#### [QUÉ SE PIDE]
Indica cuántas líneas de los ítems contienen la palabra "which". Responde únicamente con el número.

#### [INFORMACIÓN PROPORCIONADA]
------

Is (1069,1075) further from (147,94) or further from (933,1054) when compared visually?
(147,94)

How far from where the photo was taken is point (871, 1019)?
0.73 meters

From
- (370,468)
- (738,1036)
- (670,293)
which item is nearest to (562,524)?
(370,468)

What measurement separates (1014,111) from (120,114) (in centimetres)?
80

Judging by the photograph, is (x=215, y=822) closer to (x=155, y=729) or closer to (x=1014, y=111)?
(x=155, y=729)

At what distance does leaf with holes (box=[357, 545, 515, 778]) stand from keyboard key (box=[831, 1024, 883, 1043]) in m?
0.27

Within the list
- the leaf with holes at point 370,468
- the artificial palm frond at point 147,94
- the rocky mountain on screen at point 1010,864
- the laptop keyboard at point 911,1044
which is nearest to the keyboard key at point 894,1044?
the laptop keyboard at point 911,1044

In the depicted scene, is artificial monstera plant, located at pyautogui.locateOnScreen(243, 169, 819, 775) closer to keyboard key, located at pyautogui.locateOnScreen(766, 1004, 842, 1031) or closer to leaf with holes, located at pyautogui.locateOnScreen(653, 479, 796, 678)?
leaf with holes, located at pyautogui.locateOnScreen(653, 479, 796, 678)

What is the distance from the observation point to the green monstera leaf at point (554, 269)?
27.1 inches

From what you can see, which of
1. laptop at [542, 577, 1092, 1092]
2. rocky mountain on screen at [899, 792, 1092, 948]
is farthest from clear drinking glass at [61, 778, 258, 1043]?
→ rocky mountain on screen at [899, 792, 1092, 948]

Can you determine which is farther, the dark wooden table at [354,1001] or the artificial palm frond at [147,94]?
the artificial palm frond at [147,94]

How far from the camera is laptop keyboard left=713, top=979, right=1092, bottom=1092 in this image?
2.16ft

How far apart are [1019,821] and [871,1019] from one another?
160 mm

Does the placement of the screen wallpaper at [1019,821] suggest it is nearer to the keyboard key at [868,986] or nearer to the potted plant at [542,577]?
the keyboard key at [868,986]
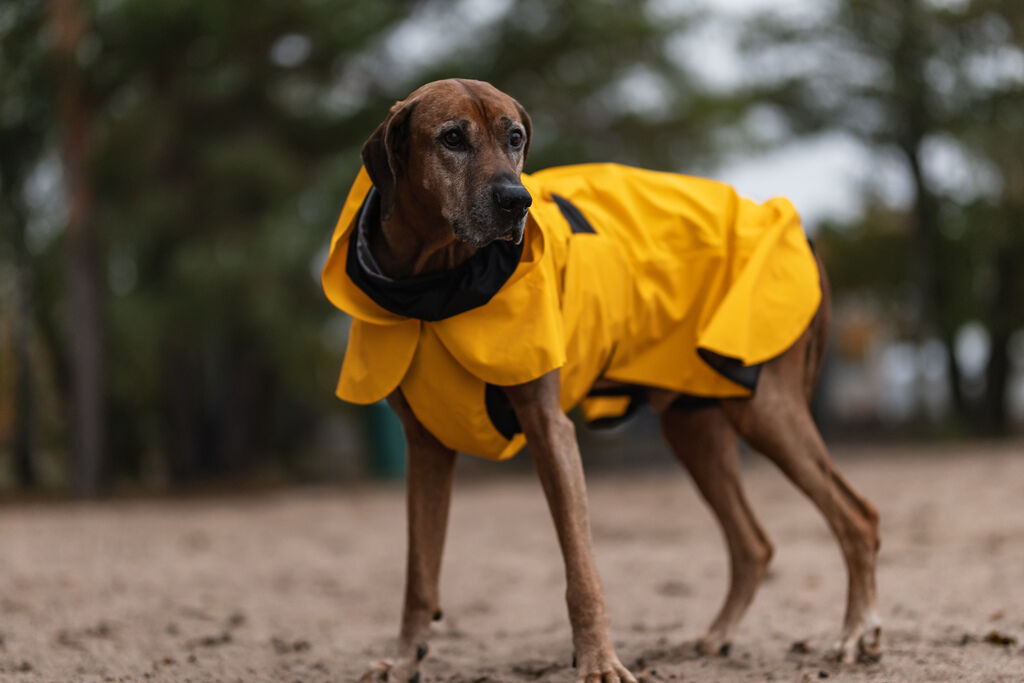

------

#### [RESULTADO FINAL]
4